National Column: Pipeline politics could fuel fiery national crisis

by Chantal Hébert

With the regulatory process on the Energy East pipeline underway, the countdown to what could become Canada’s next big existential crisis is officially on.

As of this week and until the end of the year, the National Energy Board (NEB) is hearing from proponents and opponents of TransCanada’s plan to link Alberta’s oilsands to the Atlantic coast via a 4,600-kilometre pipeline.

From New Brunswick, the panel will be moving on to Quebec, Ontario and points west over the next four months.

But the process is only a warm-up act for an expanding national debate that could rival for its length, but also its divisiveness, the constitutional wars of the early 1990s. Reconciling the economic aspirations of some regions with the concerns for their ecosystems of many of the others will not come easily. If anything, the NEB’s recommendation will pave the last stretch of the way to a high-stake political fight that could impact the future of some of Canada’s leading elected figures.

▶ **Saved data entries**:

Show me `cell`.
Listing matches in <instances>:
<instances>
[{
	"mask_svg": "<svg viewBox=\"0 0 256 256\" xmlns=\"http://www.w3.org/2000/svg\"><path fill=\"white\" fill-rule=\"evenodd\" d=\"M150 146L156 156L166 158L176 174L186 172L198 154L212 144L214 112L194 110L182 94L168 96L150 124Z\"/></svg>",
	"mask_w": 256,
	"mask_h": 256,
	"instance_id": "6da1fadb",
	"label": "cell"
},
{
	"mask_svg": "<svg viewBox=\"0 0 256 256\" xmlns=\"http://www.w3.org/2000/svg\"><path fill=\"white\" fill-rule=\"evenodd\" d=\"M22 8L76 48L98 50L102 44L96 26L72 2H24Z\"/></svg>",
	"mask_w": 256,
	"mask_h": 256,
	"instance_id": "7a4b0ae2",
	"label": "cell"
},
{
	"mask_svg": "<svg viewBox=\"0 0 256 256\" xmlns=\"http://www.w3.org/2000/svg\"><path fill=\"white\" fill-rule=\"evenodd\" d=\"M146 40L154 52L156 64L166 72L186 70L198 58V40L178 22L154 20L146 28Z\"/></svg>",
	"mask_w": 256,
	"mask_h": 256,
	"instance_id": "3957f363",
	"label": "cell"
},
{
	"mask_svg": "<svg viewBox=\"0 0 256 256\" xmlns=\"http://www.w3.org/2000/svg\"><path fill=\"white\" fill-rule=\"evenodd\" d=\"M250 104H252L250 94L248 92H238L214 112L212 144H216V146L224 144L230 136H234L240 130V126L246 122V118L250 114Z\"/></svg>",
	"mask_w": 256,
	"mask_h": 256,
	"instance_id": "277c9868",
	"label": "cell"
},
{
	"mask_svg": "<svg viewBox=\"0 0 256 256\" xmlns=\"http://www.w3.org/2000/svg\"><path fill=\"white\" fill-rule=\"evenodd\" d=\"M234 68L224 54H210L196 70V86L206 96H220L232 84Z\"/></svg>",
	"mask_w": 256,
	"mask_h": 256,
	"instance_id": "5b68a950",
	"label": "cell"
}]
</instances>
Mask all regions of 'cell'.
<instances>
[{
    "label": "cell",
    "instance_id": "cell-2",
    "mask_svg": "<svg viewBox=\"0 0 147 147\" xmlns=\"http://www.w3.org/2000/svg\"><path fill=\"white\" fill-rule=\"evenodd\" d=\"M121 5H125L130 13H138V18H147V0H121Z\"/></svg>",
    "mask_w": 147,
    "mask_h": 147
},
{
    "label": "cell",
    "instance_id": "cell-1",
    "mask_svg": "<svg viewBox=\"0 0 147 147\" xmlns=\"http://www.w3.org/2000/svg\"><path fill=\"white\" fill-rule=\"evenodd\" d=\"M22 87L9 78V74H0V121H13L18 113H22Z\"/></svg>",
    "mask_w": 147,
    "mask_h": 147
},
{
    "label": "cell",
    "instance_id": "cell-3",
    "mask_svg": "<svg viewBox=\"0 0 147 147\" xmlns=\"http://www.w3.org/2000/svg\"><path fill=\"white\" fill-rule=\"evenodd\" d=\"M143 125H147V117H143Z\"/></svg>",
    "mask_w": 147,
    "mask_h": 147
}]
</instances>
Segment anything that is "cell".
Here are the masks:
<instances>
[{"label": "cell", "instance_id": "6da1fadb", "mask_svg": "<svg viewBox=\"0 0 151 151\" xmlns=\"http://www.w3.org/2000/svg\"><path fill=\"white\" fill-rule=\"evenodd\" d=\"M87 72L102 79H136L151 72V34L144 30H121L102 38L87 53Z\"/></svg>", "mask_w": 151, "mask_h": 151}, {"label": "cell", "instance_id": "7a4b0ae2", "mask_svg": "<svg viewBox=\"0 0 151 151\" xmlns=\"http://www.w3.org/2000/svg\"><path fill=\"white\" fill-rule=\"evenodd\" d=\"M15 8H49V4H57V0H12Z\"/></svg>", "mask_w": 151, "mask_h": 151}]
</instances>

▶ **YOUR ASSIGNMENT**: Condense the paragraph of the pipeline column beginning "But the process is only a warm-up act" into a shorter version that keeps its main facts. Rely solely on the text; the data plays no part in this work.

▶ **RESULT OF THIS TASK**: The regulatory process is merely a prelude to a growing national debate that could equal the constitutional wars of the early 1990s in both length and divisiveness. Reconciling some regions' economic aspirations with many other regions' concerns for their ecosystems will be difficult. The NEB's recommendation will lead into a high-stakes political fight that could affect the future of some of Canada's leading elected figures.